On December 26th, 2019, my health deteriorated to a point of no return. After three consecutive years of pushing my body to its capacity, it finally could take no more. I was exhausted, but more worryingly I was severely depressed. When I close my eyes and try to imagine my life during this time, the images appear in black and white, for a dark cloud was always lingering over my head, overshadowing my innate ability to focus on the good. Everything had been stripped away from me. My education, my independence, my health, and my happiness. The growing levels of fatigue forced me to close the chapter on education prematurely, leaving this period of my life feeling unfinished. I never got to say goodbye, and I never had the opportunity to seek validation for all of my hard work. Instead, I was just plunged into reality, which proved difficult to bear for someone who finds comfort in routine. Almost immediately, I developed an eating disorder in an attempt to gain back control over my life, but of course my attempts failed. Instead of gaining control, my life spiralled into a chaotic storm of agonisingly low moods, which enveloped me in a swarm of anxiety. I was broken. Broken from heartache that mental illness so cruelly imposes upon one’s life.
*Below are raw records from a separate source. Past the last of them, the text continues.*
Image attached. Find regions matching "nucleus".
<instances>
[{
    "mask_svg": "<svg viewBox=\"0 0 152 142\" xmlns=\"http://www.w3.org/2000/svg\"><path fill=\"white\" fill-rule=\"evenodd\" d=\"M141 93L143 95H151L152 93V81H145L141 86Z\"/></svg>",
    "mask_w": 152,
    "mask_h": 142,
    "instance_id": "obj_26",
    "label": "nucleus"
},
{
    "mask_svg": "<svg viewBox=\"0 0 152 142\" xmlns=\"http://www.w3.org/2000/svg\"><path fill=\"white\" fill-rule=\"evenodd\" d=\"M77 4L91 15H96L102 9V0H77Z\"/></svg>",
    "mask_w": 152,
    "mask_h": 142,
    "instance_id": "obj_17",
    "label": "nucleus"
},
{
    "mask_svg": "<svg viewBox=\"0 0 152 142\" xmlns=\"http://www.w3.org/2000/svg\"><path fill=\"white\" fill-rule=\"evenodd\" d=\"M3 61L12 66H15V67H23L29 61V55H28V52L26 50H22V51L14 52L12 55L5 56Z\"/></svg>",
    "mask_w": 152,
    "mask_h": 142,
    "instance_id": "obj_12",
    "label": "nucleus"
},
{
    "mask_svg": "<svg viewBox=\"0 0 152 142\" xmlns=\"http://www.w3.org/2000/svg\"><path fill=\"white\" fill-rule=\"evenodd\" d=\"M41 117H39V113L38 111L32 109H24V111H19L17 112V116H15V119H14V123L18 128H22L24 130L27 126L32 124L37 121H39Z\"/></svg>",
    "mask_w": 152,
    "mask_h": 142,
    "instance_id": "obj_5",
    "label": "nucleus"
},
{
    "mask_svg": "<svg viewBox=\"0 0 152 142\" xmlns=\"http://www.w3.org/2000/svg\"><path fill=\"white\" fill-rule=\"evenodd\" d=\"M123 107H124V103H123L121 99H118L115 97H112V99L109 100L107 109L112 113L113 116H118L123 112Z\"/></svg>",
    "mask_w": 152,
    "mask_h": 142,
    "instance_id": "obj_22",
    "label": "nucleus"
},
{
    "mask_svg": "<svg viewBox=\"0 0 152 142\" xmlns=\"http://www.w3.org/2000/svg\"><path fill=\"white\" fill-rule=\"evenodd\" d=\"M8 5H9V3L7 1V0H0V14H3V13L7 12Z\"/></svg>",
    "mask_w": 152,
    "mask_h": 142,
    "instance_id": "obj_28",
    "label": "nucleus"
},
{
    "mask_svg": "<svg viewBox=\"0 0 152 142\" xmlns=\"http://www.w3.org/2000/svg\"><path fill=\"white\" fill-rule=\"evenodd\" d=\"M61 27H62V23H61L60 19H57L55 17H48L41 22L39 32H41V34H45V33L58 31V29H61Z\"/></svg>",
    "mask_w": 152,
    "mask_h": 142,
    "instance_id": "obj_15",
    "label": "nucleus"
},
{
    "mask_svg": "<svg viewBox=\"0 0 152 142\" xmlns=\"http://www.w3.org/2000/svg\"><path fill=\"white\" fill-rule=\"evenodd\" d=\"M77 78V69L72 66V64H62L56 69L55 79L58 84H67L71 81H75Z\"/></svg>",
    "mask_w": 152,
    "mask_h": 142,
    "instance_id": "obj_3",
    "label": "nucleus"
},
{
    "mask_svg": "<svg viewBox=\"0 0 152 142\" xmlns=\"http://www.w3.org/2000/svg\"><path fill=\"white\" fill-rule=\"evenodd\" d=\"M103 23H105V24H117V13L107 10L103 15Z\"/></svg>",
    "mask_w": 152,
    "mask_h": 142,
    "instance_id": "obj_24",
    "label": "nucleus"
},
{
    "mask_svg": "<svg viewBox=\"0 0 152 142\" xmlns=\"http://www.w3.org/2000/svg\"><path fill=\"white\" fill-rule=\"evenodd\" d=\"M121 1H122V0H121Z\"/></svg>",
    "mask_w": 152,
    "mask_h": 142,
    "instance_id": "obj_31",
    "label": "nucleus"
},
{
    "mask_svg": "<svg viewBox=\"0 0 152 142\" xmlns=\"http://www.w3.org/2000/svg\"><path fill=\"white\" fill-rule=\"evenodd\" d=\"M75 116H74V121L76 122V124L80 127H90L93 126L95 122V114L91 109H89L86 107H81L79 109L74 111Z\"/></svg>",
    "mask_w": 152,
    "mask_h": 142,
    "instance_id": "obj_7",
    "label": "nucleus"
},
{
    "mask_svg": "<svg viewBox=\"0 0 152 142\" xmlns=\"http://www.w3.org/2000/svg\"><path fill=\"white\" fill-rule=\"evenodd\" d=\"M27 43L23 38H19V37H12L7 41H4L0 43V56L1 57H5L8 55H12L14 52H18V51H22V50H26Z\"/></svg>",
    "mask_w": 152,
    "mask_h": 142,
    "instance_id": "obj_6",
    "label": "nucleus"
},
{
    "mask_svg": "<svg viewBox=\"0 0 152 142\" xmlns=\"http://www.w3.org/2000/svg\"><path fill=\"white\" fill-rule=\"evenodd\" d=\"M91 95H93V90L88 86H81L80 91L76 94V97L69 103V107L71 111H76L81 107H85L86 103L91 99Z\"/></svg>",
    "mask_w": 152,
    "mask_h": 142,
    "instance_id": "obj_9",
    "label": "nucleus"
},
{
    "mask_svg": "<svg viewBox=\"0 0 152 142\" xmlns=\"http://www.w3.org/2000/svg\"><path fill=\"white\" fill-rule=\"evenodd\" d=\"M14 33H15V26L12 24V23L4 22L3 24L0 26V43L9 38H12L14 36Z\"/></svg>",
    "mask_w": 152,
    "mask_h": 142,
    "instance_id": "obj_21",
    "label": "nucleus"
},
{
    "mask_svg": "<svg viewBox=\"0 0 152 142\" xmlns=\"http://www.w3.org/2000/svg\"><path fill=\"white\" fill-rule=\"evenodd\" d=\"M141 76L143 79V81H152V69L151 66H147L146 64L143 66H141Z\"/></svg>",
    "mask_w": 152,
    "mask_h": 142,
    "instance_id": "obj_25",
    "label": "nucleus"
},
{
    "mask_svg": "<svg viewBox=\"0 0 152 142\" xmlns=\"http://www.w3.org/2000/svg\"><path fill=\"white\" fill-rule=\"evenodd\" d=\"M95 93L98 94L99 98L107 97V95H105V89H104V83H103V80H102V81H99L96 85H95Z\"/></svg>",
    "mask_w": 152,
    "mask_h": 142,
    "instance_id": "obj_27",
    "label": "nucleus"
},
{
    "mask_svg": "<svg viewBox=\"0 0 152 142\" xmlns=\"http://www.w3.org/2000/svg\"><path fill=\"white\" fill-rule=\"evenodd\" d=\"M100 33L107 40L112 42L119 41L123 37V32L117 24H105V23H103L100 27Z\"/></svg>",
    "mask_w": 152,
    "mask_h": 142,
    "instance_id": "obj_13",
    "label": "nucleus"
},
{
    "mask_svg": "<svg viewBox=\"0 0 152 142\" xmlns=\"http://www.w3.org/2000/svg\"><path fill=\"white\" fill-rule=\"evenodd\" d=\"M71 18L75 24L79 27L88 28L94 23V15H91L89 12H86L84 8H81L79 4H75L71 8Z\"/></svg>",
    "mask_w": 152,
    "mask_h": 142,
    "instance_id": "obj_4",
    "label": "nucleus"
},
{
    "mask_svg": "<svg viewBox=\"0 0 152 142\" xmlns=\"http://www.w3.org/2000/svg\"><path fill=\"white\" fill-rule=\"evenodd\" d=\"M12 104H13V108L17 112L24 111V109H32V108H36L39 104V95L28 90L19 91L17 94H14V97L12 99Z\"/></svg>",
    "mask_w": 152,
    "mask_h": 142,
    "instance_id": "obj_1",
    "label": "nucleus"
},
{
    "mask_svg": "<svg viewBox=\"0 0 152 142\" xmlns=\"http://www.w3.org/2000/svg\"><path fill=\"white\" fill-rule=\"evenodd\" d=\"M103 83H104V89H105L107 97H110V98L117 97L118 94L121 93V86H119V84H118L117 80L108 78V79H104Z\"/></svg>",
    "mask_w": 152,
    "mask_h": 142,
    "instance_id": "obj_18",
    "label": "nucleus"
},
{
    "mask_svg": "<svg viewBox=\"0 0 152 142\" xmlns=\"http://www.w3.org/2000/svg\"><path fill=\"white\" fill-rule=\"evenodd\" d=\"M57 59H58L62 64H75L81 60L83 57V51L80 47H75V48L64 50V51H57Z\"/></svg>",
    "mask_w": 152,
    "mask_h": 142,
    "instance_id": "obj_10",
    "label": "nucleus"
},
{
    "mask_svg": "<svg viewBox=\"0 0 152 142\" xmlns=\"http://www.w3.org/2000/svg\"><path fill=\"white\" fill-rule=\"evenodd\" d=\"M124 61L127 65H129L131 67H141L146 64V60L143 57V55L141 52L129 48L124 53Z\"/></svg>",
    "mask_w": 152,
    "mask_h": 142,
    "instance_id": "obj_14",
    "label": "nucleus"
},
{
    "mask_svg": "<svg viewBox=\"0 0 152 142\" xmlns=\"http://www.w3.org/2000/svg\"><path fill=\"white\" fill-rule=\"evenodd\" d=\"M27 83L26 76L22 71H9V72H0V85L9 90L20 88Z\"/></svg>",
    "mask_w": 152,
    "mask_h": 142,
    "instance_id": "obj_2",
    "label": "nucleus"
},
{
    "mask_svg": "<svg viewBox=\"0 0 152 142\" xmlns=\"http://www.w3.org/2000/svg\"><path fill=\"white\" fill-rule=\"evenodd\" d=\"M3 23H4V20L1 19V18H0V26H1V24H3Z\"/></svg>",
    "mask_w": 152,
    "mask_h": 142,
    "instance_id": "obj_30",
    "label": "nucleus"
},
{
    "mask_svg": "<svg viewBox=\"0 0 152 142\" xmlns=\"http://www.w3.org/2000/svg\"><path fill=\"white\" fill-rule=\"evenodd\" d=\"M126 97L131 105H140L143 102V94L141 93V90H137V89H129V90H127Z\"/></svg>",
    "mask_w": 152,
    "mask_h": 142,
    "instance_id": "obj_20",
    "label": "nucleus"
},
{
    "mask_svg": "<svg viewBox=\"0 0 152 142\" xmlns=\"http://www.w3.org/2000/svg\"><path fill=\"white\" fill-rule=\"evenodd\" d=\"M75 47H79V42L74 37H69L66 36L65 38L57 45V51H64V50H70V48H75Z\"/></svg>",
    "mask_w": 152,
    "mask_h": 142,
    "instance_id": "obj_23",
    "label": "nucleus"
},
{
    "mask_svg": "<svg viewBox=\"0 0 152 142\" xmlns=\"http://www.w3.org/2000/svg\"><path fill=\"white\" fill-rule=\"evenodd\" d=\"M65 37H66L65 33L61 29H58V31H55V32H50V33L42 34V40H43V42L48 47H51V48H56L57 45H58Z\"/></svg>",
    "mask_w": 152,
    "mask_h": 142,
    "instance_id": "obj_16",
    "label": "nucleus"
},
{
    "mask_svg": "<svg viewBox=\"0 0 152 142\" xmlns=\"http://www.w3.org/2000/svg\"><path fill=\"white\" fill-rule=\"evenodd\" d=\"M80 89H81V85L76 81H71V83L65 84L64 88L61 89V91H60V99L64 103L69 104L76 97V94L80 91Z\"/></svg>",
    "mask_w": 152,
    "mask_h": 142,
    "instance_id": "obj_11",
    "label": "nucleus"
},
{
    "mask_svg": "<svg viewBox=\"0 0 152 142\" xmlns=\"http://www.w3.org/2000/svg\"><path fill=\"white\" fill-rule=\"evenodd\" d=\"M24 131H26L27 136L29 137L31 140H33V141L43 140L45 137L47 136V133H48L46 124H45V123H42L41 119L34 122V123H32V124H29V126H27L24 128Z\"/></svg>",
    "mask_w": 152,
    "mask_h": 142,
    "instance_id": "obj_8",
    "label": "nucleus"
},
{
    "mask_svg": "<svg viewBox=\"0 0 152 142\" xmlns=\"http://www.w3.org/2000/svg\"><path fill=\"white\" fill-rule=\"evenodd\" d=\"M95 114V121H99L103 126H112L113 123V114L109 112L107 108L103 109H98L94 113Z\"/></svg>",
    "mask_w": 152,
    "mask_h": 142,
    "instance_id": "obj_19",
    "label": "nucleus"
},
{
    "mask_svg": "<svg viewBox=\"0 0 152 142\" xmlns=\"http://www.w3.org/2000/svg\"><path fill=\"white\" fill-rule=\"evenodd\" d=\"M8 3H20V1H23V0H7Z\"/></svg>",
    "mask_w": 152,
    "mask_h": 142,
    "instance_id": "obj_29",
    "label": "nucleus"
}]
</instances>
At this point, I began questioning why my mental health was not improving. Other people with a diagnosis of anxiety were still living a relatively ordinary life, so why was every inch of my existence being consumed by constant worry? Why was I still confined to the four walls of my room whilst others had the privilege of enjoying the freedom associated with adolescence? By this time I had adopted a holistic approach to recovery by seeking support from therapeutic practices and antidepressants, yet there were no noticeable changes to my mental health. If anything, with each day that went by, my moods were only hurtling faster towards the breaking point. There was only one conceivable reason for this: autism. When this word first revealed itself, I was dismissive. It felt a little drastic to be labelled with such a debilitating mental illness, yet at the same time it felt right. Autism is a disability, which helped to explain why I wasn’t simply growing out of my social awkwardness. It helped me to understand why my work patterns became obsessive, and why I adopted ritualistic routines in times of uncertainty. In many ways receiving a diagnosis of autism significantly improved my life, for now I understand that my suffering was never my fault. I was simply trying to navigate life with a different neurotype, which is painfully difficult when this world is built for people with neurotypical brains. This insight has carried with it a profound feeling of peace, but I would be deceiving you if I pretended that the diagnosis was solely positive. It left me suffocated with feelings of self-doubt, disbelief and hurt. I was angry. Angry at those who had failed to recognise the extent of my suffering, but more significantly, angry towards those who decided to sit and watch as my physical and mental health deteriorated into a state of disarray. It took about a year for me to put these feelings aside, and though they are still apparent, there comes a time when you have to move on. I know that is far easier said than done, but now that I have the answers, I can inspire other people to find theirs. This will continue to be my ambition, and though I know the road will be long, with a number of twists, turns and changes in direction, I hope that my work will one day inspire change.